Due settimane dopo il NYMag, è arrivato il New York Times, con un pensiero magico che io in confronto sono una scienziata. Riportava che, sui social, varie donne in età fertile dicevano d’avere improvvisamente cicli irregolari, o dolorosi; e che ad altre, già in menopausa, dopo il vaccino era tornato il ciclo. Non menzionavano eventuali scioglimenti del sangue di san Gennaro, ma riportavano che ora (meglio tardi che mai) l’istituto di sanità (quello statunitense, ovviamente) avrebbe finanziato (per un milione e seicentomila dollari) uno studio del legame tra vaccini e salute riproduttiva delle donne, fin lì non indagato.
(Quando gliene ho parlato, la mia ginecologa mi ha chiesto come diavolo fosse possibile che un vaccino influenzasse l’ovulazione. Ma io neanche so giocare all’Allegro chirurgo, che ne posso sapere).
Il preside della scuola di specializzazione in ostetricia e ginecologia a Yale ha detto al NYT che bisogna vedere se il vaccino influisce sulle irregolarità mestruali o se chi è comunque irregolare si convince dipenda dal vaccino (una dichiarazione cui manca solo «dolcemente complicate»).
Sono, comunque, centoquarantamila tizie («people who menstruate», le chiama il Guardian, ma non apriremo qui la questione della ridicolaggine linguistica nel postmoderno) che dicono di avere stranezze mestruali postvaccino negli Stati Uniti, e trentamila in Inghilterra. Gente che sanguina di più o di meno da quando s’è vaccinata.
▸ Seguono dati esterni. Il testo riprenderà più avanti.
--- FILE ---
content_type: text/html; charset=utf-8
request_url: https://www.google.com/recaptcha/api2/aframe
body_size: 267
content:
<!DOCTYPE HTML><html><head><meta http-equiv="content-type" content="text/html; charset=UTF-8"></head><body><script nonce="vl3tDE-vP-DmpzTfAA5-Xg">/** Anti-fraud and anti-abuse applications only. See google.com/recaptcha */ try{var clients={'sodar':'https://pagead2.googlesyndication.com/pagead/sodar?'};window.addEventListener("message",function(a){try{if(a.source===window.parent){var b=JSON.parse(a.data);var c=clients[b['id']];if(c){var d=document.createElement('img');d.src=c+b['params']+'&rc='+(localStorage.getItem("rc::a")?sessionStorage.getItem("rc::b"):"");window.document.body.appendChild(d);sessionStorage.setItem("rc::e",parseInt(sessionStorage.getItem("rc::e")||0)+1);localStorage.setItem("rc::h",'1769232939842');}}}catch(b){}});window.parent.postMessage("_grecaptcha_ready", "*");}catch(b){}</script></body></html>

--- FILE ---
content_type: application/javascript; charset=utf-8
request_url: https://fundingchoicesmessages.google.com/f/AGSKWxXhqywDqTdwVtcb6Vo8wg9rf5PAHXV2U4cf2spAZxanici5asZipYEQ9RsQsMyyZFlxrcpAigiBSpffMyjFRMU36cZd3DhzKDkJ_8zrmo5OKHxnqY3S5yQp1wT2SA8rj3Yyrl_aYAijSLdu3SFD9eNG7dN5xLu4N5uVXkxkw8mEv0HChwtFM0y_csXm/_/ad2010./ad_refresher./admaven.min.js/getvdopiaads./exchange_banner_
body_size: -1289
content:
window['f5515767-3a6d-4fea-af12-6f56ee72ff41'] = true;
È passata un’altra settimana, e una studiosa dell’Imperial College ha definito «plausibile e meritevole d’indagini» il legame tra il vaccino per il Covid e l’alterazione del ciclo mestruale.
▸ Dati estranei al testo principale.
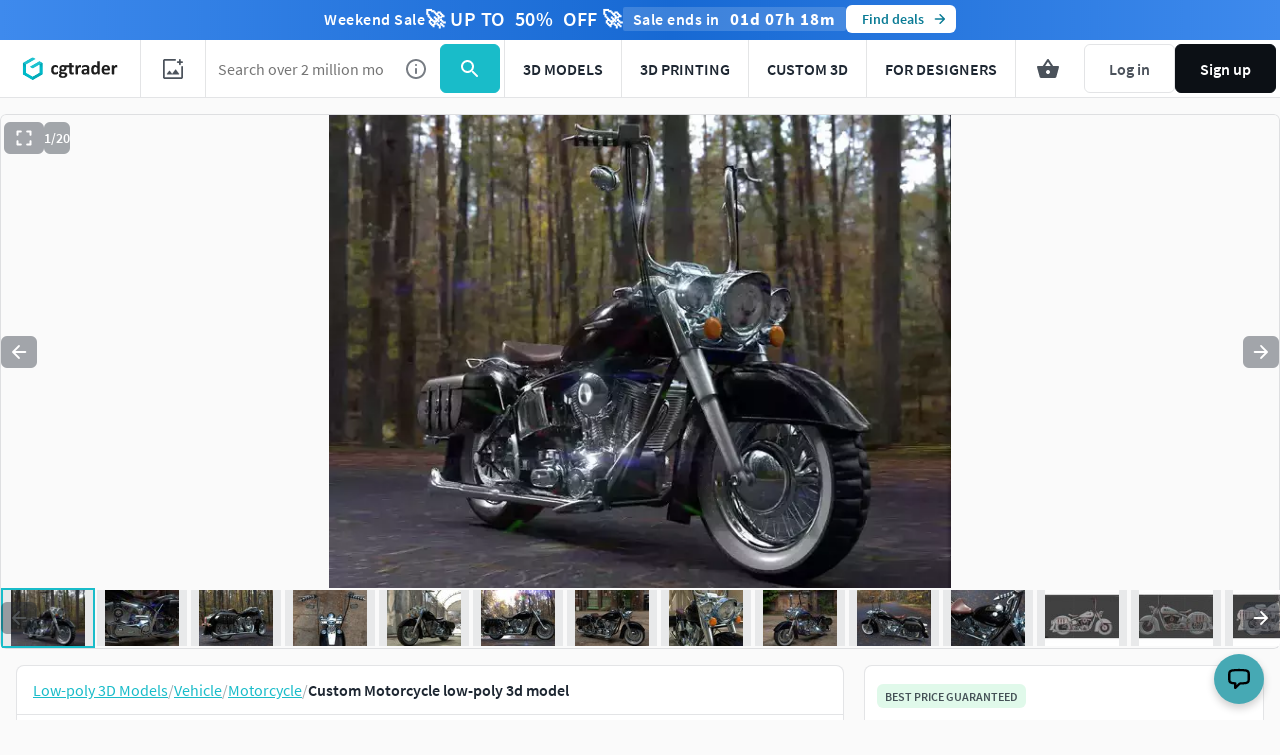

--- FILE ---
content_type: text/javascript; charset=utf-8
request_url: https://www.cgtrader.com/products/harley-davidson-softail-6b2f9e81-94ba-49af-9543-4b501d2531ac.js?prev_page=
body_size: 1294
content:

//<![CDATA[
window.gon || (window.gon={});gon.cookies_map={"username":"_cgtrader_utoken","uuid":"_cgtrader_uuid","user_email":"_cgtrader_euid","tracking_check":"_cgtrader_cookies_check","guest_session":"_cgtrader_98e316","returning_user?":"_cgtrader_052e2aa2","tip_shown_at":"_cgtrader_tpsa07","tip_shown":"_cgtrader_tpsw09","cookies_policy_closed":"_cgtrader_cpsa48","push_notification_policy_closed":"_cgtrader_pnpc101","items_listing_per_page":"_cgtrader_673cc0","items_search_per_page":"_cgtrader_389537","per_page_changed":"_cgtrader_900403","anonymous_id":"_cgtrader_auid99","user_subscriptions_modal_cosed":"_cgtrader_usmc84","last_time_modal_seen":"_cgtrader_lsttms","first_visit":"_cgtrader_f1r57v","signin_succeeded":"_cgtrader_slsd89","signup_succeeded":"_cgtrader_sssd90","track_purchase":"_cgtrader_trkprc","purchase_verification":"_cgtrader_purver","fingerprint_fp":"_cgtrader_fingerprint_fp","fingerprint_hardware":"_cgtrader_fingerprint_hardware","fingerprint_locales":"_cgtrader_fingerprint_locales","fingerprint_permissions":"_cgtrader_fingerprint_permissions","fingerprint_plugins":"_cgtrader_fingerprint_plugins","fingerprint_screen":"_cgtrader_fingerprint_screen","fingerprint_system":"_cgtrader_fingerprint_system","fingerprint_webgl":"_cgtrader_fingerprint_webgl"};gon.js_success_message=null;gon.js_error_message=null;gon.autohide=null;gon.product_id=2245698;gon.free_model=false;gon.game_ready=true;gon.print_ready=false;gon.animated=false;gon.rigged=false;gon.item_category="Vehicle";gon.item_subcategory="Motorcycle";gon.gtm_view_item={"name":"Custom Motorcycle","id":"2245698","brand":"samcro","category":"Vehicle","variant":"CG","price":13.0,"original_price":13.0};gon.is_liked=null;gon.item_likes="44";gon.item_views="2.86k";gon.item_downloads="58";gon.restricted=false;
//]]>


window.pageConfig = {...window.pageConfig, ...{"product":{"id":2245698,"slug":"harley-davidson-softail-6b2f9e81-94ba-49af-9543-4b501d2531ac","price":13.0,"isCLDApplicable":false,"isSaleOffApplicable":true,"saleOffDiscount":30,"isPurchased":false,"isDownloaded":false,"isInWishlist":false,"views":2860,"downloads":137,"likes":44,"isLiked":null,"acceptsPriceOffer":true,"category":"Vehicle","subcategory":"Motorcycle","title":"Custom Motorcycle","experimentalFreeDownload":false,"searchQuery":null,"affiliation":null,"index":"","itemCategory3":"harley","itemCategory4":"davidson","itemCategory5":"softail","locationId":["game_ready"],"productType":"cg","authorUsername":"samcro","following":null,"role":"community_member"}} }
window.dispatchEvent(new Event('window-config-loaded'));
Chissà se questo crescendo porterà a uno sbilanciamento del discorso pubblico dal lato del «vabbè, dedichiamo qualche ora a scoprire se c’è un effetto collaterale sul ciclo», invece che da quello del «per carità non dite niente sennò i picchiatelli dicono che il vaccino rovina la fertilità».
Farei però presente che, anche scartando i casi estremi di preghiere decennali per la menopausa (cioè il mio caso), se davvero il vaccino facesse questo effetto avremmo risolto un sacco di problemi. Certo, se ti manda in menopausa a trent’anni può essere un problema, ma come ha saggiamente commentato la mia ginecologa io ne ho 49: «Se anche fosse, è l’età giusta».
L’età giusta nonché la scusa perfetta. Ditelo, alle mie coetanee terrorizzate all’idea che smettere di sanguinare segni la fine della desiderabilità; ma no, non è la fine della sfilabilità delle mutande per sopraggiunta anzianità: è Pfizer.